高速増殖原型炉もんじゅの使用済み燃料取り出し作業

 廃炉作業中の高速増殖原型炉もんじゅ(福井県敦賀市)の燃料取り出し作業について、日本原子力研究開発機構が当初計画を前倒しし、6月までに最大44体の燃料を追加で取り出す方針を固めたことが5月13日、関係者への取材で分かった。15日から、冷却材の液体ナトリウムで満たされた「炉外燃料貯蔵槽」から燃料を取り出し、「燃料池」と呼ばれる水プールに移送する作業を再開する予定。

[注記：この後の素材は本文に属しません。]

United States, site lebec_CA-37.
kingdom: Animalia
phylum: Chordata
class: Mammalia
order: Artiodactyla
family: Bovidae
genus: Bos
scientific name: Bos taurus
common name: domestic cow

 機構は、当初2~6月に移送する計画だった「炉外燃料貯蔵槽」の燃料130体について、4月15日に前倒しで取り出し作業を完了。翌16日から設備点検を続けながら、貯蔵槽に残る44体を6月までに追加で取り出すことを検討していた。この44体は本来、来年3月~9月の次回作業で取り出す予定だった。

 関係者によると、機構は前回作業と4月16日からの設備点検に問題がなかったことや、作業前倒しによって全体工程に余裕を持たせることにつながるなどとして、燃料の追加取り出しを判断した。13日までに関係者に作業方針を伝えた。

 燃料取り出しは、2047年度まで続くとされる廃炉作業の第1段階。22年末までに、もんじゅの全530体を水プールへ移す計画となっている。